Author: Ika Darnhofer
Publisher: Springer Science & Business Media
Published: 2012-05-30
Total Pages: 488
ISBN-13: 9400745036
DOWNLOAD EBOOKFarming Systems Research has three core characteristics: it builds on systems thinking, it depends on the close collaboration between social and biophysical sciences, and it relies on participation to build co-learning processes. Farming Systems Research posits that to contribute towards sustainable rural development, both interdisciplinary collaborations and local actor engagement are needed. Together, they allow for changes in understanding and changes in practices. This book gives an overview of the insights generated in 20 years of Farming Systems Research. It retraces the emergence and development of Farming Systems Research in Europe, summarises the state-of-the-art for key areas, and provides an outlook on new explorations, especially those tackling the dynamic nature of farming systems and their interaction with the natural environment and the context of action.
Author: Armin Kratzer
Publisher: Routledge
Published: 2020-09-23
Total Pages: 241
ISBN-13: 1000175715
DOWNLOAD EBOOKThis book critically examines different forms of urban-rural links for sustainable development in different countries. As intertwined processes of globalization, digitalization, environmental challenges and the search for sustainable development continue, rural and urban areas around the world become increasingly interconnected and interdependent.
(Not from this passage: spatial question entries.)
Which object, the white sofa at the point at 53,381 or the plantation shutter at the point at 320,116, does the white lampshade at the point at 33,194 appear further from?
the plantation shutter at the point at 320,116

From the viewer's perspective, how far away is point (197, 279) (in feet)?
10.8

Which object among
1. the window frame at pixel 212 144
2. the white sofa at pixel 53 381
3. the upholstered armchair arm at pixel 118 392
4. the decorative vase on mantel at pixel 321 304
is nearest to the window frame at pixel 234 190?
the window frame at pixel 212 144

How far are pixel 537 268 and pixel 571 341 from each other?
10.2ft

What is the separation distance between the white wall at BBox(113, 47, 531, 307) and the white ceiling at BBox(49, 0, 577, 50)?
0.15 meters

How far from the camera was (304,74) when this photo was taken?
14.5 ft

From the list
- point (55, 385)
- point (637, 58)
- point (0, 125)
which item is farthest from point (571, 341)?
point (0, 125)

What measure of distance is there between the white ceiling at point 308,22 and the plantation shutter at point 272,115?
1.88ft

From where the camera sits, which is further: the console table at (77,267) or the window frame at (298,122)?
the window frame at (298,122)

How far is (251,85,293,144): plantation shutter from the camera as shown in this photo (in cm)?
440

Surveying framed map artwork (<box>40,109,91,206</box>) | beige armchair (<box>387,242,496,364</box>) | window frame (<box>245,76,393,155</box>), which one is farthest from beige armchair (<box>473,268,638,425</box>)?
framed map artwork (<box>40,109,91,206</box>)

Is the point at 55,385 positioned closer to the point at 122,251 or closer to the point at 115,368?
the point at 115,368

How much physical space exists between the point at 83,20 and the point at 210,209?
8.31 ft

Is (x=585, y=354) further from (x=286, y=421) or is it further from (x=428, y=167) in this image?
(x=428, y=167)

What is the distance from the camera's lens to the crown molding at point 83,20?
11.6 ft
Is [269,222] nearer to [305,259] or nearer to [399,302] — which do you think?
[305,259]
This book contributes to understanding the role of this growing interconnectedness from an economic geographical perspective. It does so by theoretically and empirically addressing the various existing linkages, such as food networks, value chains, and regional governance at local, regional, national and international levels. In doing so, contributions extend and contrast existing approaches dealing with urban and rural areas separately by considering the interplay between these two as well as their consequences for sustainability transition pathways. This edited volume adds to the academic and policy debate by bringing together a variety of concepts and themes in order to shift the research and policy agenda away from simple dichotomy to different notions of rural-urban linkages. Offering multidisciplinary insights into rural-urban linkages, the book will be of interest to decision-makers, practitioners and researchers in the fields of economic geography, regional planning, food studies and economics.
Author: Agnes C. Rola
Publisher: Institute of Southeast Asian Studies
Published: 2011
Total Pages: 262
ISBN-13: 9814345156
DOWNLOAD EBOOKAll over Southeast Asia, rural communities are in transition to a sustainable status. This book explores how an environmentally fragile upland community in rural Philippines coped with and responded to economic and environmental tensions brought about by a globalized economy and decentralization. This in turn gave rise to local power especially in the management of natural resources.